Spurred on by the Fukushima accident, manufacturers, working with the U.S. Department of Energy, are moving briskly on four so-called accident-tolerant fuels, each with a markedly different approach. Because all of them could be swapped into existing reactors with little or no need to modify reactor hardware, they could be phased into current machines during the 2020s.
Three competing companies that already produce the bulk of the industry’s fuel—Framatome, GE Hitachi Nuclear Energy and Westinghouse Electric Company—have begun to test small quantities in existing reactors. The idea behind these designs is to reduce the likelihood of problematic zirconium reactions by coating the zirconium, replacing it or changing the fuel-pellet ingredients altogether.
A fourth concept, from Lightbridge, a new U.S. market entrant, combines uranium and zirconium into a single, less reactive alloy shaped like a licorice stick, a configuration that would transfer heat better. The uranium would have to be enriched to higher levels than are allowed today, so U.S. regulations would have to change.
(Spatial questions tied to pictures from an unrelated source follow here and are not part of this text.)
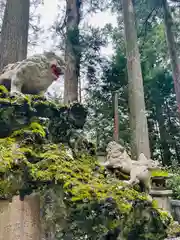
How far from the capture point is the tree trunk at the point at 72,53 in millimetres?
7320

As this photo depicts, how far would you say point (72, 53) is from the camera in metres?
7.86

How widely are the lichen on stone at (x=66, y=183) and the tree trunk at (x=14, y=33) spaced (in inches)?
72.9

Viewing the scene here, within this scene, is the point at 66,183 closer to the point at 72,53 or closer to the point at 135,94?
the point at 135,94

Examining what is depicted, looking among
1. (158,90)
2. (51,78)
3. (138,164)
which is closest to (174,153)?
(158,90)

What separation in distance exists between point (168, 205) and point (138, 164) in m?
1.69

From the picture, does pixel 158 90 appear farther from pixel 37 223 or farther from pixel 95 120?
pixel 37 223

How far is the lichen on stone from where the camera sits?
139 centimetres

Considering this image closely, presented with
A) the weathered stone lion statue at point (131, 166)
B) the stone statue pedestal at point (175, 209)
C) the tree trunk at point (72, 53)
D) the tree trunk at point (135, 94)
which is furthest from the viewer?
the tree trunk at point (72, 53)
For decades utility owners have had difficulty gaining regulatory approval for any type of new fuel, but they are trying again, sensing a need to compete with inexpensive natural gas and increasingly abundant solar and wind power. U.S. owners are getting design and manufacturing help from an extensive nuclear research and development infrastructure, notably the National Laboratories. Yet the effort is quickly becoming global. In July 2018 scientists from the U.S. and the European Union held a workshop at Idaho National Laboratory to discuss how to best pool research on both continents. The Organisation for Economic Co-operation and Development is developing a framework for testing new fuels. If accident-tolerant fuels perform well, nuclear power could regain momentum in Japan, where debate continues about how much of the nation’s reactor fleet to restart.
Of course, significant hurdles must be cleared. Considerable in-core testing of small fuel quantities and computer modeling of performance, under both normal operating and accident conditions, have to be done before new fuels are ready for commercial use. Industry skeptics will have to be convinced that the new materials will work as promised. More advanced modeling techniques are coming online to aid this effort. Simulation technology at the U.S. Department of Energy’s Consortium for Advanced Simulation of Light Water Reactors, based at Oak Ridge National Laboratory in Tennessee, could significantly speed up basic research, engineering development and commercialization.
If data from trials are convincing, the U.S. fuel-supply chain—from the fabrication shop to the reactor-refueling floor—would have to retool, and plant processes and procedures would have to be adjusted. Regulators would have to approve every step.
Rethinking fuel may be just the beginning of greater change. Scientists and engineers are designing high-temperature gas-cooled reactors that would use uranium particles wrapped in exotic coatings; gumball-like pellets themselves would control the nuclear reaction rather than control rods commonly inserted among fuel rods. Also underway are molten salt reactors, in which the fuel and reactor coolant can be combined, allowing simple mechanisms to prevent overheating.
The natural gas, solar and wind industries have changed considerably in just a few years. The nuclear energy industry may be ready to reinvent itself as well.
*Editor’s Note (7/4/19): This sentence was edited after posting to clarify that the fuel rods are contained within the hexagonal structures.